EGU General Assembly 2021
© Author(s) 2021. This work is distributed under
the Creative Commons Attribution 4.0 License.

Middle Miocene rise of the Greater Himalaya establishing a new orographic barrier

Rasmus Thiede1, Dirk Scherler2,3, and Christoph Glotzbach4
Rasmus Thiede et al.
  • 1Christian Albrecht Universität zu Kiel, Institut für Geowissenschaften, Kiel, Germany (
  • 2Helmholtz Zentrum Potsdam, Deutsches GeoForschungs Zentrum GFZ, Germany
  • 3Institut für Geologische Wissenschaften, Freie Universität Berlin, Germany
  • 4nstitut für Geowissenschaften, Universität Tübingen, Germany

The Himalaya is the highest and steepest mountain range on Earth and an efficient north-south barrier for moisture-bearing winds. The close coupling of changes in topography, erosion rates, and uplift has previously been interpreted as an expression of a climatic control on tectonic deformation. Here, we present 17 new zircon U/Th-He (ZHe) bedrock-cooling ages from the Sutlej Valley that – together with >100 previously published mica 40Ar/39Ar, zircon and apatite fission track ages – allow us to constrain the crustal cooling and exhumation history over the last ~20 Myr.

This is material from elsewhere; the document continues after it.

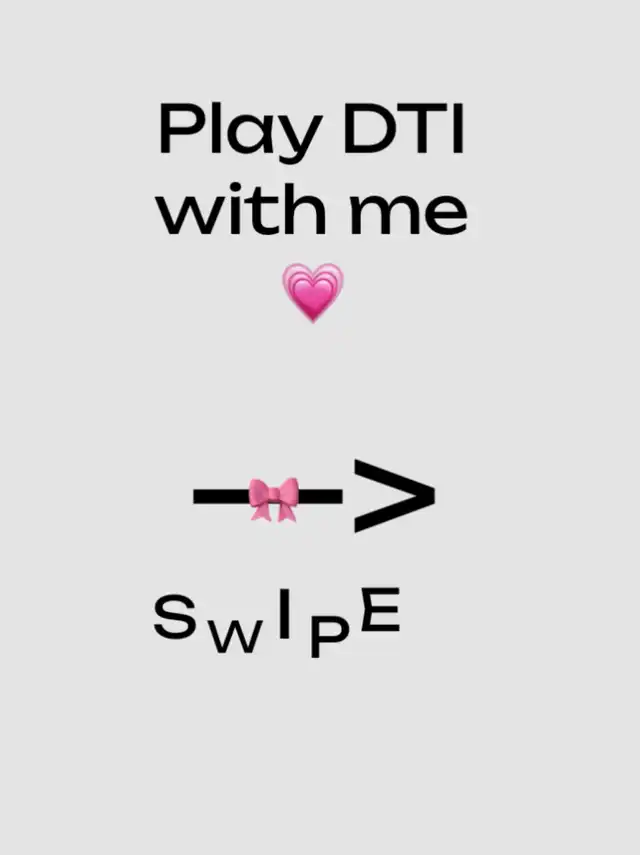 Play DTI with me 💗

—🎀—>

SWIPE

Using 1D-thermal modeling, we observe a rapid decrease in exhumation rates from >1 km/Myr to <0.5 km/Myr that initiated at ~17-15 Ma across the entire Greater and Tethyan Himalaya, as far north as the north-Himalayan Leo Pargil gneiss dome. This decrease is recognized both in the hanging and footwall of major Miocene shear zones and suggests that cooling is associated to surface erosion rather than to tectonic unroofing. We explain the middle Miocene deceleration of exhumation with major reorganization of Himalayan deformation and the onset of the growth of the Lesser Himalayan duplex. This resulted in accelerated uplift of the Greater Himalaya above a mid-crustal ramp, and thus forming a new efficient orographic barrier. The period of slow exhumation in the upper Sutlej Valley coincides with a period of internal drainage in the south-Tibetan Zada Basin further upstream, which we interpret to be a consequence of tectonic damming of the upper Sutlej River. External drainage of the Zada Basin was re-established ~1 Ma, when we observe exhumation rates in the upper Sutlej Valley to accelerate again. Our new finding document that the location of tectonic deformation processes control the first order spatial pattern of both climatic zones and erosion across the orogen.

How to cite: Thiede, R., Scherler, D., and Glotzbach, C.: Middle Miocene rise of the Greater Himalaya establishing a new orographic barrier, EGU General Assembly 2021, online, 19–30 Apr 2021, EGU21-4934,, 2021.